- [Questions]
(1) In the account of hand pain and hempseed, how soon after running out of hempseed did the pain come back?
(2) Carry on the account of hand pain and hempseed from its final sentence.

** Provided passage follows **

About two months after Xmas, I stopped wearing the hand splints. The pain and stiffness had seriously diminished to the point where I was forgetting to put them on in the morning. My dexterity had improved and the inflammation was negligible. At first I didn’t make the connection. I thought perhaps the slowly thawing weather had something to do with it. The doctor had said that in many people, osteoarthritis reaches a certain point and then plateaus, sometimes for years. Maybe I had just ‘got used’ to the pain and wasn’t registering it in the same way.
Then I ran out of hempseed. Less than ten days later, the pain, inflammation and lack of mobility were back.
“Interesting”, I thought. And “ow. This really bloody hurts.” I bought more hempseed and made a conscious effort to eat it every weekday. After a couple of weeks, my hands improved again. I ran out of hempseed again, and in the interests of science, I delayed buying more until I was sure that the same deterioration was repeating itself. It was. I bought more hempseed, and increased my consumption. My hands once again improved.

** End of Provided passage **
** Information shown follows **

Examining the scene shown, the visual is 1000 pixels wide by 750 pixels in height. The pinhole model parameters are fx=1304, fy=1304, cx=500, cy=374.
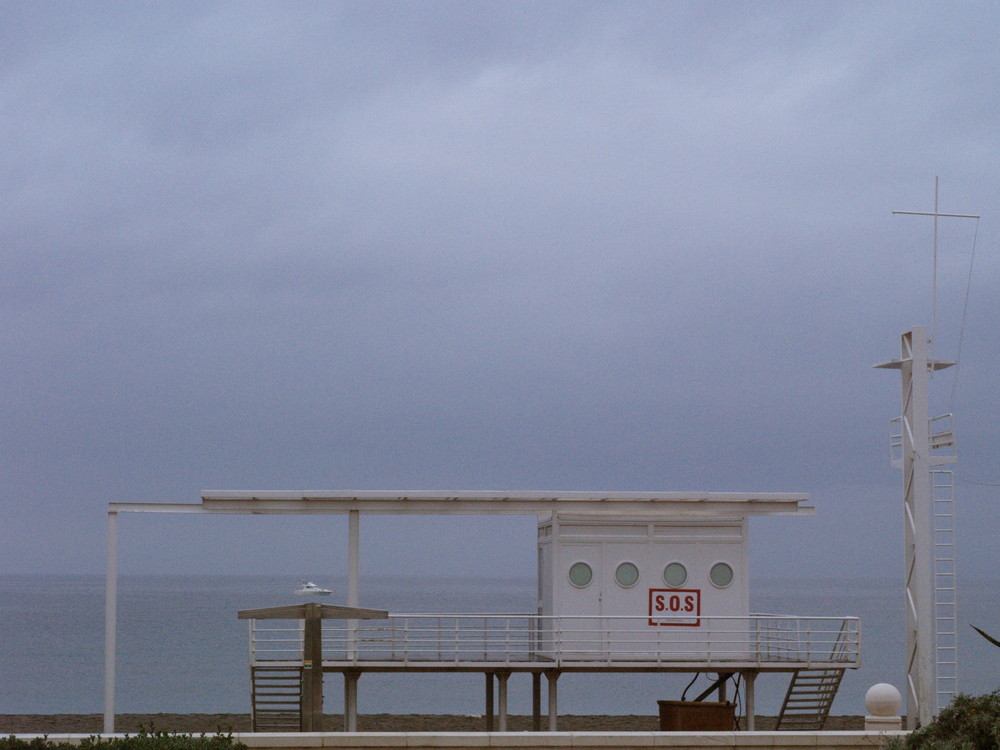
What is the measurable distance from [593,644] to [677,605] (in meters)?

** End of Information shown **

- [Answers for the tasks]
(1) Less than ten days later.

(2)
I started researching the nutritional science behind the very real results I was experiencing. There are a lot of websites that say “hempseed is good for you!” but don’t delve deeply enough into the why and the how to satisfy me. During the course of writing ’10 reasons why hempseed is the best protein source’ I learned more about the perfect balance of omega 6 and omega 3 essential fatty acids, the approximately 2.5 : 1 ratio that appears almost uniquely in hempseed and hempseed oil. This detailed research paper on (among other things) the anti-inflammatory benefits of hempseed is particularly good, and specifically refers to arthritis. The more I find out, the more excited I am. Best of all, a diet rich in hempseed enables me to write about it without pain.
At the time of writing, I have just eaten Thai red coconut curry for lunch, with a couple of spoonsful of hempseed mixed through it. We always have hempseed and hemp oil in the office kitchen, and I eat it every weekday. Those of you who follow me on twitter may have noticed I share pictures of my lunch on a regular basis, with the hashtag #EatSeedEveryDay – if you want to join in, use this hashtag and inspire me and others with your own recipes (I’m stretching the definition of ‘recipe’ here to include ‘food I just added hempseed to’).
I ensure that I don’t run out of it at home either. I add it to everything: baked beans, peanut butter, mashed potato, soup, biscuits, fry-ups. I still have twinges of pain in the joints at the base of my thumbs, but they are not debilitating; nowhere near as bad as toothache or earache, for example. Compared to the point I was at when I first visited my doctor, I barely notice it. And I can open packets of crisps again.
More to come on the power of hempseed
Given that this is a topic close to my heart, and there is much to explore within it, you can look forward to more articles on hemp nutrition from my newly nimble-fingered hands. In the meantime, eat seed every day – you never know what a difference it could make to your quality of life.